Probing the Detailed Chemistry of Plasma-Assisted Processes: Opportunities for Mass Spectrometry

Mass spectrometry is a perfect analytical tool to study complex reaction networks as found in low-temperature plasma environments. Using this technique, unprecedentedly detailed chemical insights are generated as it allows for simultaneous and sensitive detection of all intermediates and products of the reaction network without prior knowledge of their identity. When combined with a molecular-beam sampling approach, it even allows for the detection of short-lived open-shell reactive species.
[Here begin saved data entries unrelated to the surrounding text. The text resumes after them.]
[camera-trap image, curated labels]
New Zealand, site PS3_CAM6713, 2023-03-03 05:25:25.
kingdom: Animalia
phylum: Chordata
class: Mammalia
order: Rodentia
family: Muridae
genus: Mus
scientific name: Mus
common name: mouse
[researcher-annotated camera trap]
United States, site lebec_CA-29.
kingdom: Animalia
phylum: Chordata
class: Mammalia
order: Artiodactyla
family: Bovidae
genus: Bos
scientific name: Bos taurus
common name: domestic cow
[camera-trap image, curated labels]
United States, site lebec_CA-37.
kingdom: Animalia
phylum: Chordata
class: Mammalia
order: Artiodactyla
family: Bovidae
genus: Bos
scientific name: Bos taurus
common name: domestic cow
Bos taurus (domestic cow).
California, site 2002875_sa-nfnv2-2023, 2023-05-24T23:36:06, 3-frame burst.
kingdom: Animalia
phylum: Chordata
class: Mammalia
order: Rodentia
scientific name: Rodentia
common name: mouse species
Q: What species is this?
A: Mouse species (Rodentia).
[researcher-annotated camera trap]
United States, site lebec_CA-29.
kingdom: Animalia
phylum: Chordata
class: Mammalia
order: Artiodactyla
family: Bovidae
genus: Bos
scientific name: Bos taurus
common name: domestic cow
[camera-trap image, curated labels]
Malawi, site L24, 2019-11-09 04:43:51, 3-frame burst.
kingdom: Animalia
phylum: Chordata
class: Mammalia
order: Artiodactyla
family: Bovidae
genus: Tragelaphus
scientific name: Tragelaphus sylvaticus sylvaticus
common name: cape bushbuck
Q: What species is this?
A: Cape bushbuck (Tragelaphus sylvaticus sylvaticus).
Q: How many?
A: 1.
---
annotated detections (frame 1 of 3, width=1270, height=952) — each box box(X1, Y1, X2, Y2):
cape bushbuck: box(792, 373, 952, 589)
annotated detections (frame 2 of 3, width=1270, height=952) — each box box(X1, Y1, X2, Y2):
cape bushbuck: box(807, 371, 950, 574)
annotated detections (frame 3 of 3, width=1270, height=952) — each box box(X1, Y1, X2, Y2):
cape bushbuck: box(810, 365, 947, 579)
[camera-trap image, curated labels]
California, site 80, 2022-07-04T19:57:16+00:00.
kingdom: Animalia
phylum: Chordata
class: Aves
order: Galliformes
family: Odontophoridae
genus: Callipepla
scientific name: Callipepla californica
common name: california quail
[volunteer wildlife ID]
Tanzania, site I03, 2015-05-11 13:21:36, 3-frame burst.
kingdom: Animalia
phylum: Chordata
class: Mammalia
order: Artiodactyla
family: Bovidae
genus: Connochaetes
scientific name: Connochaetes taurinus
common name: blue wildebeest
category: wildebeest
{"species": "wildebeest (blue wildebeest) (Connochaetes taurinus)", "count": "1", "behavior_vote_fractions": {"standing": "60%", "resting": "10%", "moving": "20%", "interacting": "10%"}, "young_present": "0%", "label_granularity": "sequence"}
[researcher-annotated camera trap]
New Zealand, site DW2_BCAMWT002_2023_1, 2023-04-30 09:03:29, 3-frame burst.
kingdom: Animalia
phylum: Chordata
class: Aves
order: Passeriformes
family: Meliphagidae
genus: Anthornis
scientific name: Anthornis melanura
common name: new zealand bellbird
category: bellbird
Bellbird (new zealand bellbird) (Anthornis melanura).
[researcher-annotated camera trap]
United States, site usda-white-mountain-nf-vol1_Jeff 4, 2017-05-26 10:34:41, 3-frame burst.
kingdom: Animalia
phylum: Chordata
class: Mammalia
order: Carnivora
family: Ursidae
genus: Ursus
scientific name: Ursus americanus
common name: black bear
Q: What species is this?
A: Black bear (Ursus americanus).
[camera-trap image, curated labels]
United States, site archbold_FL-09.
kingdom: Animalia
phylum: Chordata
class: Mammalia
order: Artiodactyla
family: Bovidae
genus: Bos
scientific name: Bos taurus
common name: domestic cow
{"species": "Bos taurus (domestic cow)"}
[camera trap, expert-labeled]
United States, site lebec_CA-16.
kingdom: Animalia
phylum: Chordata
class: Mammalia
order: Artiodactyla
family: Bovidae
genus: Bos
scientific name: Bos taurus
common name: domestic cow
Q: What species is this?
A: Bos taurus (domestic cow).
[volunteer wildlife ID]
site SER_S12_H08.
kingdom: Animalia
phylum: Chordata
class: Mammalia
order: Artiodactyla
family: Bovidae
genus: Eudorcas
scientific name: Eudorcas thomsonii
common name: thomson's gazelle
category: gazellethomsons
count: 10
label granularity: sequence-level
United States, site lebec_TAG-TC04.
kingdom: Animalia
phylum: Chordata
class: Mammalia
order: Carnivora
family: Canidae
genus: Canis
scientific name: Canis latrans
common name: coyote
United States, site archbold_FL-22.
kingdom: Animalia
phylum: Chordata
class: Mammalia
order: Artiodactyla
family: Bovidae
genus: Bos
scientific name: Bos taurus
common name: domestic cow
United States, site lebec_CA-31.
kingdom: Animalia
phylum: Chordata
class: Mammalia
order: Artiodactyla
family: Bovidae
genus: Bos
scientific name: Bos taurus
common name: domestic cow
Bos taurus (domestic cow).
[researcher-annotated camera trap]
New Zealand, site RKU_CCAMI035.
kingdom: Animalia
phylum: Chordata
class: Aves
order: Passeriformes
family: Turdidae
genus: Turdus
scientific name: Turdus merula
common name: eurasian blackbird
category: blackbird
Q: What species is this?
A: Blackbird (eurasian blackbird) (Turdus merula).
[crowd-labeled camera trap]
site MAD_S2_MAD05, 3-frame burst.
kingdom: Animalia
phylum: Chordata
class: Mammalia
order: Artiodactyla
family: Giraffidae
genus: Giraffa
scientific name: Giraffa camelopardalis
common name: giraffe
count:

In this presentation, we will present how molecular-beam mass spectrometry was used to gain chemical insights into plasma-assisted chemical looping and combustion processes. For both experiments, we coupled low-temperature plasma flow reactors via a differentially pumped molecular-beam sampling unit with a reflectron time-of-flight mass spectrometer. The spatially uniform plasmas were generated through dielectric barrier discharge (DBD), powered by a high voltage, short-pulsed power supply. We explored multi-dimensional parameter spaces for the plasma-assisted oxidation of the simple hydrocarbons methane and ethylene using CuO and NiO, and the plasma-assisted combustion of ammonia. To obtain a comprehensive understanding of these processes, we accumulated mass spectra as a function of plasma power, temperature, residence times, and reactant composition. Time-resolved mass spectra of the plasma-assisted chemical looping process show that the plasma discharge lowers the fuel oxidation temperature to 400-500°C and kinetically enhance fuel oxidation processes. Kinetic enhancements were also observed for ammonia combustion near room temperature, thus minimizing toxic thermal NOx emissions.